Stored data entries
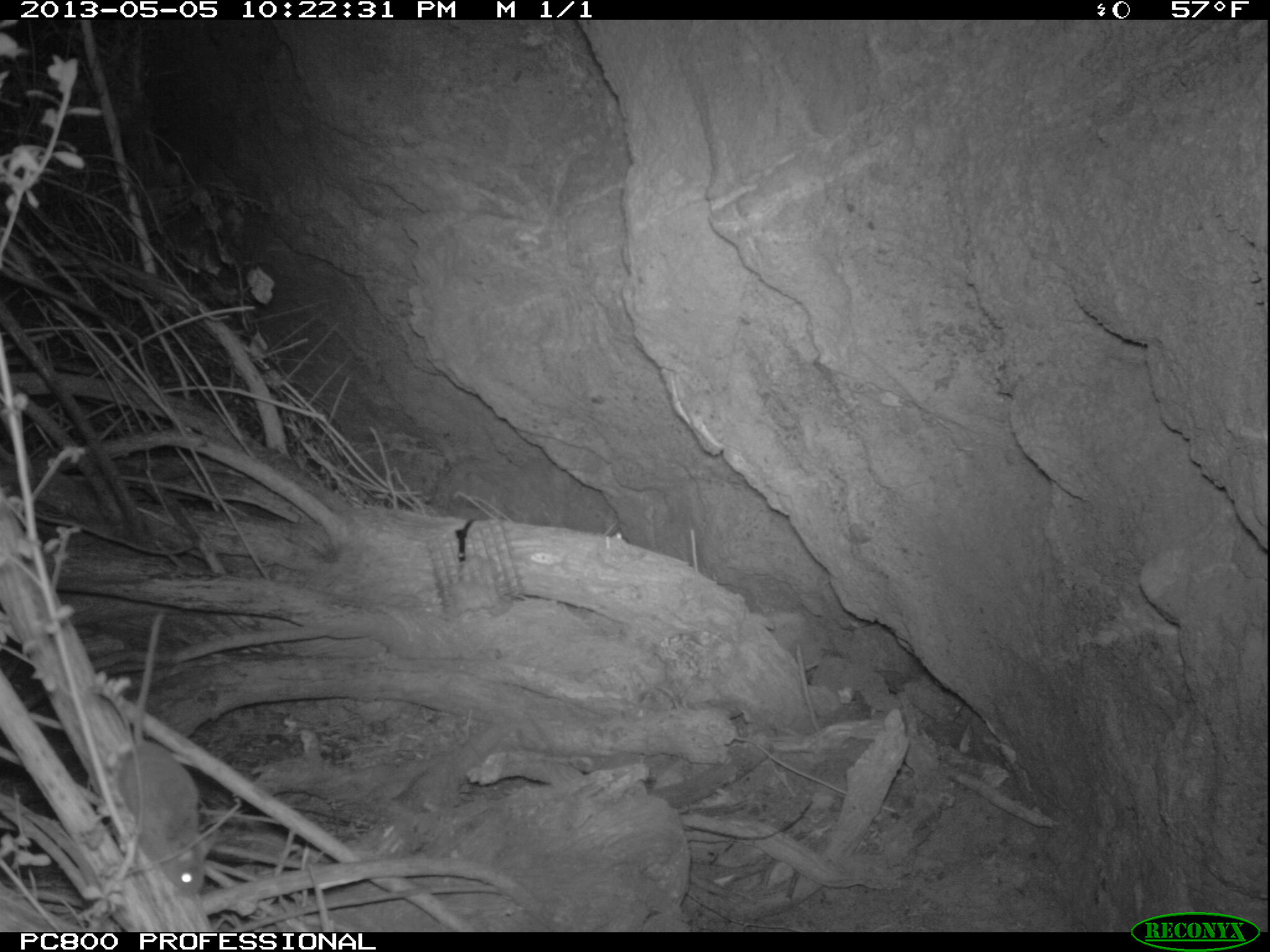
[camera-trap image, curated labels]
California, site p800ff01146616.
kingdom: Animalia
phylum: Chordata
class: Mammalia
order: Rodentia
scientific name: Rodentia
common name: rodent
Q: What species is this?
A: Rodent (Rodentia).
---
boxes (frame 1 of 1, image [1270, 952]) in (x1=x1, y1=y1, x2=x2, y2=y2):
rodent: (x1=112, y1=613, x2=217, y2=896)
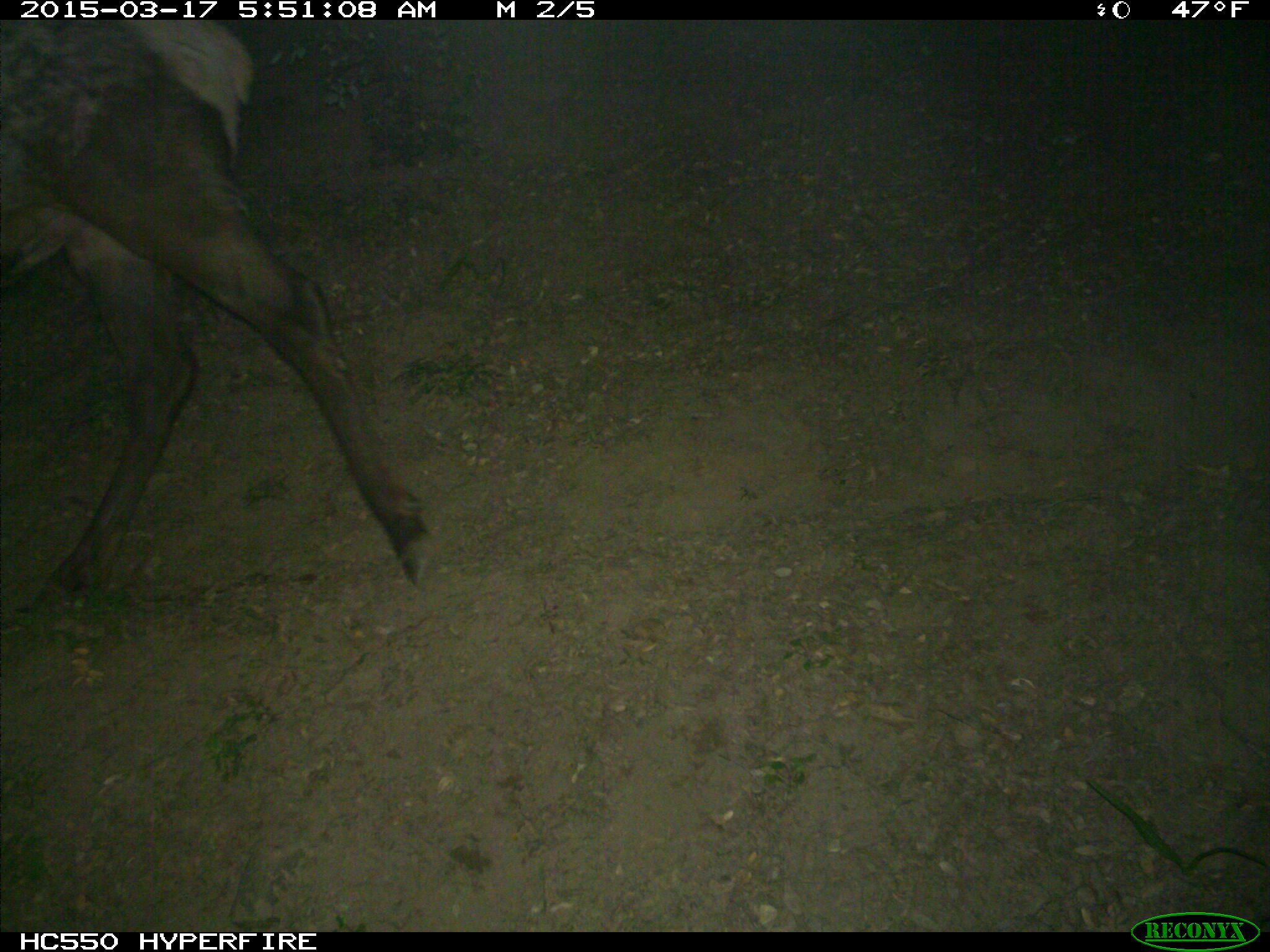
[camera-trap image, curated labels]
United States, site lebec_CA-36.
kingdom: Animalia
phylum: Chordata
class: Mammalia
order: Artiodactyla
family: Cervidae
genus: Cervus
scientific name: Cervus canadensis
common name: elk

## Work order
Pictures are not part of the copy. Return every record exactly.

## Exercise response
[camera-trap image, curated labels]
California, site p800ff01146616.
kingdom: Animalia
phylum: Chordata
class: Mammalia
order: Rodentia
scientific name: Rodentia
common name: rodent
Q: What species is this?
A: Rodent (Rodentia).
---
boxes (frame 1 of 1, image [1270, 952]) in (x1=x1, y1=y1, x2=x2, y2=y2):
rodent: (x1=112, y1=613, x2=217, y2=896)
[camera-trap image, curated labels]
United States, site lebec_CA-36.
kingdom: Animalia
phylum: Chordata
class: Mammalia
order: Artiodactyla
family: Cervidae
genus: Cervus
scientific name: Cervus canadensis
common name: elk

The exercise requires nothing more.